→ **Text section**:
====

Camco 42183 RV Screen Door Cross Bar. It keeps you from putting your hand through the screen door screen.


----------



## KTMRacer

One more on my list and DW's favorite.

electronic spark ignitor for the oven pilot light. Sure beats trying to hold a flashlight, butane lighter and the stove pilot button at the same time with your head in the oven!! Before this mod, DW would make ME light the oven.

And as a side benefit electronic spark ignitor for the stovetop burners.


----------



## venatic

Bypass valve on the water pump to make winterizing easier.


----------



## cdawrld

Dryer vent and hose. To add heat outlet in bathroom.


----------



## Mark W

cdawrld said:


> Dryer vent and hose. To add heat outlet in bathroom.


Hello! I saw your post about adding a dryer vent and hose for a heating outlet in the bathroom. May I ask you for more details on how you did this? That is, where did you put the vent in the bathroom, where does it connect to and would you have any pictures you could share? Sounds like a great idea!

Thanks much! Mark W.


----------



## Mark W

KTMRacer said:


> One more on my list and DW's favorite.
> 
> electronic spark ignitor for the oven pilot light. Sure beats trying to hold a flashlight, butane lighter and the stove pilot button at the same time with your head in the oven!! Before this mod, DW would make ME light the oven.
> 
> And as a side benefit electronic spark ignitor for the stovetop burners.


Hello! Your spark ignitor idea sounds great! Would you be able to provide any more details about the specifics of the ignitor? Where it is installed and would you have any pictures to share?

Thanks much! Mark W.


----------



## KTMRacer

Mark W said:


> One more on my list and DW's favorite.
> 
> electronic spark ignitor for the oven pilot light. Sure beats trying to hold a flashlight, butane lighter and the stove pilot button at the same time with your head in the oven!! Before this mod, DW would make ME light the oven.

====

→ **Recorded data**:
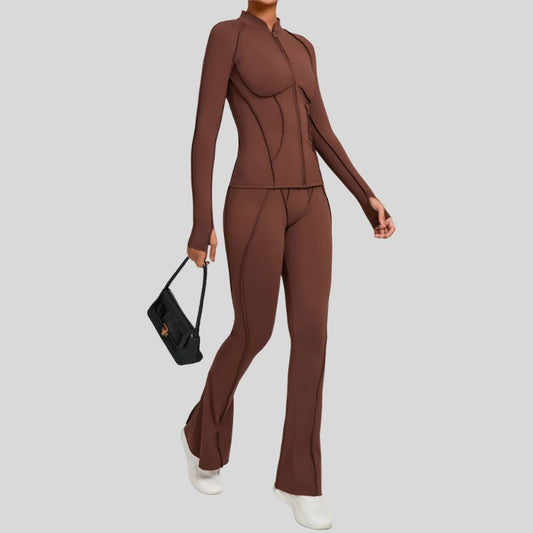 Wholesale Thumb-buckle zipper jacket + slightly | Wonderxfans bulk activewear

====

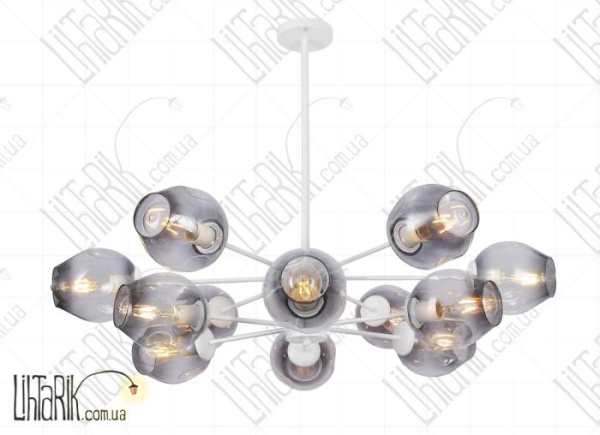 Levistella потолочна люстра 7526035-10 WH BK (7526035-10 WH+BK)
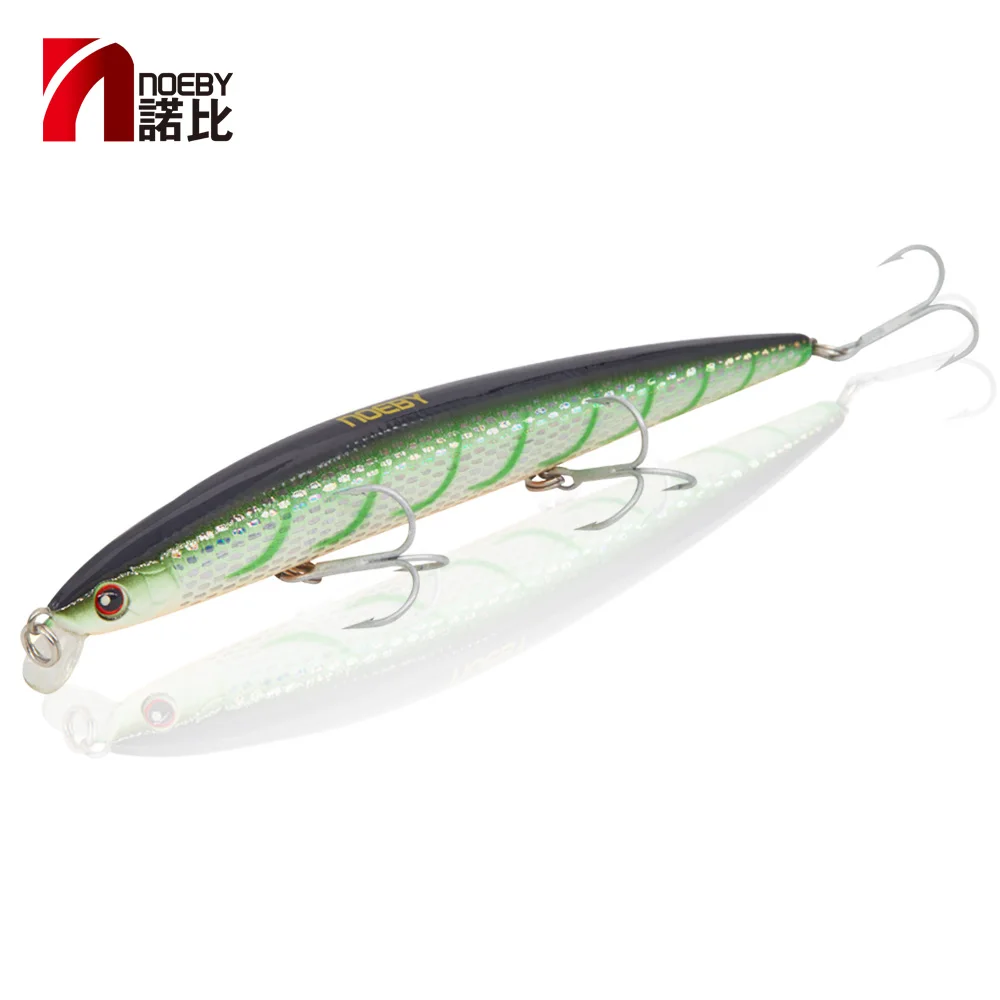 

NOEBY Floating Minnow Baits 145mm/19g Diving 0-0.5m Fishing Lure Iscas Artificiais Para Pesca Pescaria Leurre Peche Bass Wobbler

====

→ **Problem set**:
a) Set down word for word the part of the RV forum thread that begins at the words "Hello! Your spark" and stops after "pictures to share?".
b) In one to three sentences, explain why the RV forum thread says the electronic spark ignitor is better than the old way of lighting the oven pilot light.

→ **Solutions to each task**:
a)
Hello! Your spark ignitor idea sounds great! Would you be able to provide any more details about the specifics of the ignitor? Where it is installed and would you have any pictures to share?

b) Without the ignitor, lighting the oven pilot light meant holding a flashlight, a butane lighter and the stove pilot button all at the same time with your head in the oven. The ignitor does away with that awkward juggling.